Records for this exercise:
┄┄┄┄┄┄
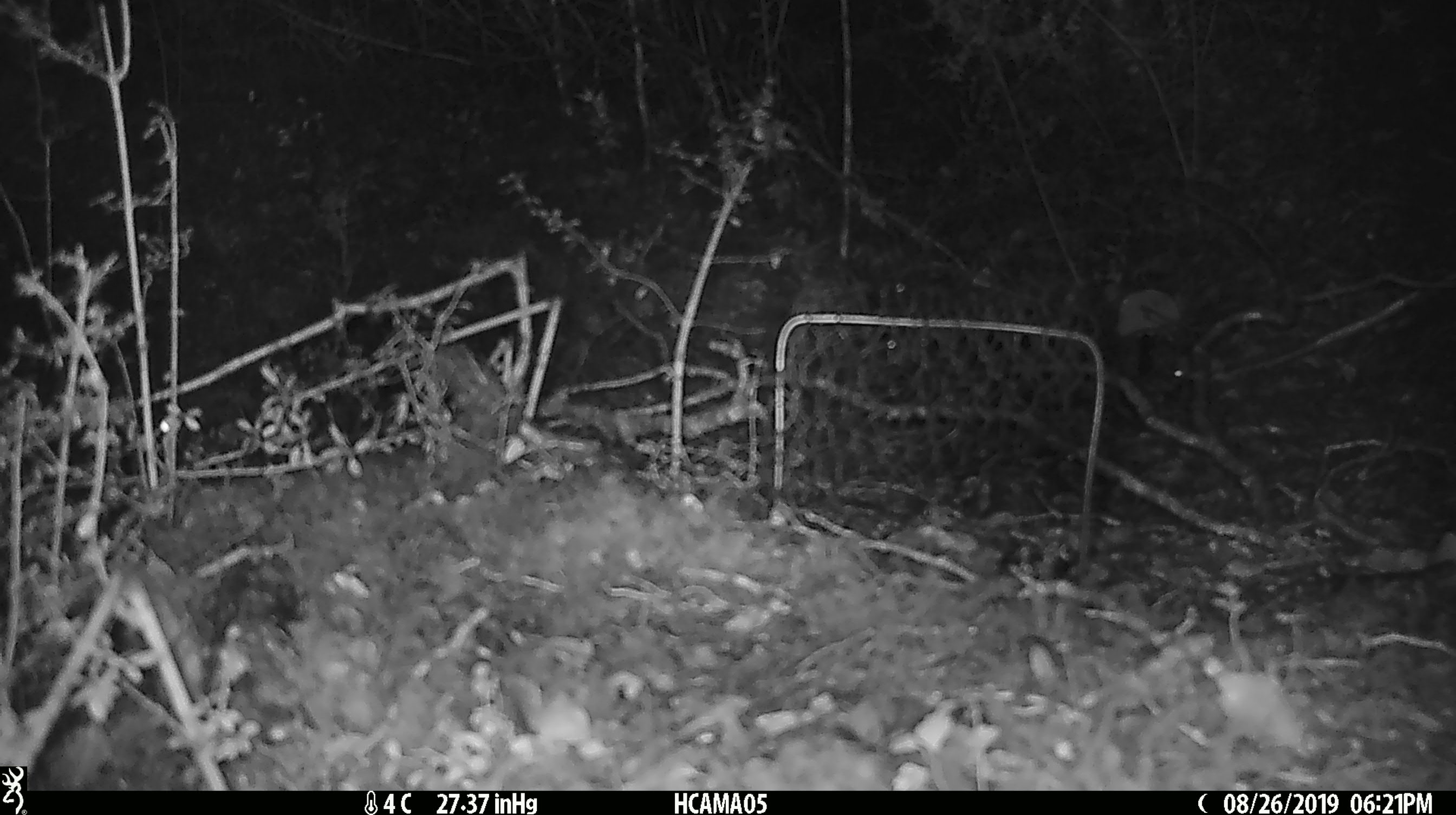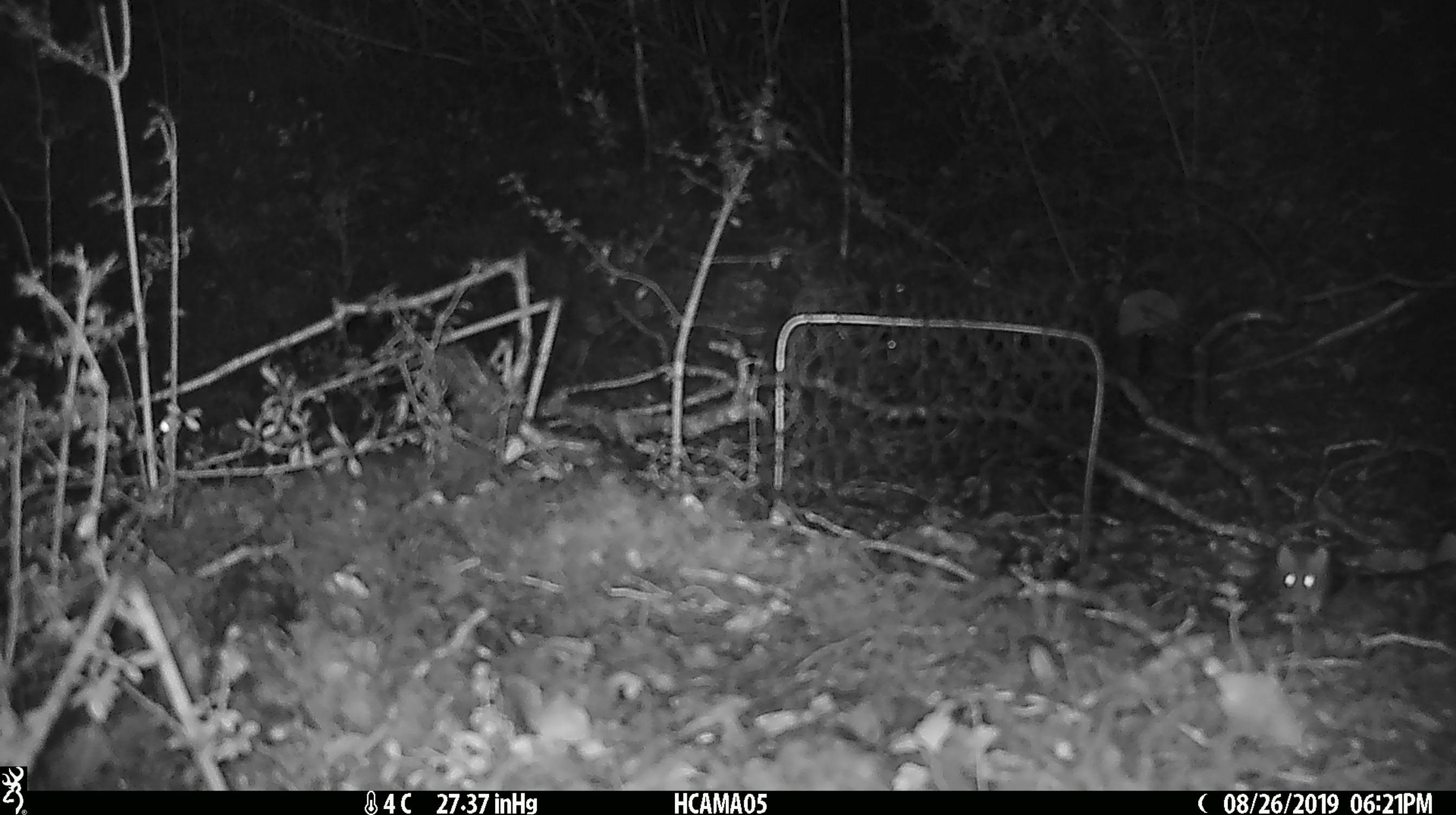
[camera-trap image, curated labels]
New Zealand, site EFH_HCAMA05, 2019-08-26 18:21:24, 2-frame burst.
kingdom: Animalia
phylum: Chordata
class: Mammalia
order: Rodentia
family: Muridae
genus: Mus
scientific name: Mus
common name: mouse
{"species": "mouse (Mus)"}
┄┄┄┄┄┄
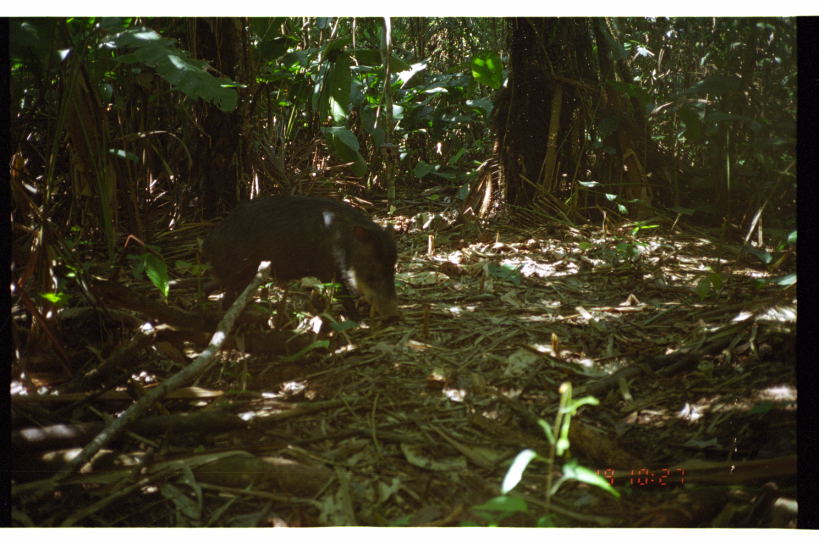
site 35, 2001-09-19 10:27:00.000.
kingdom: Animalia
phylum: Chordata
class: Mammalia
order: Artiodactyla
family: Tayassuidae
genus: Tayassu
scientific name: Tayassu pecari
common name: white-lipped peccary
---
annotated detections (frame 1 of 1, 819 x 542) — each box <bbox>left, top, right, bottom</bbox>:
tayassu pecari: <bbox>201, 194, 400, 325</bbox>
┄┄┄┄┄┄
Activity:
Show all lines in the entries above where the string "name" appears.

Answer for this exercise:
scientific name: Mus
common name: mouse
scientific name: Tayassu pecari
common name: white-lipped peccary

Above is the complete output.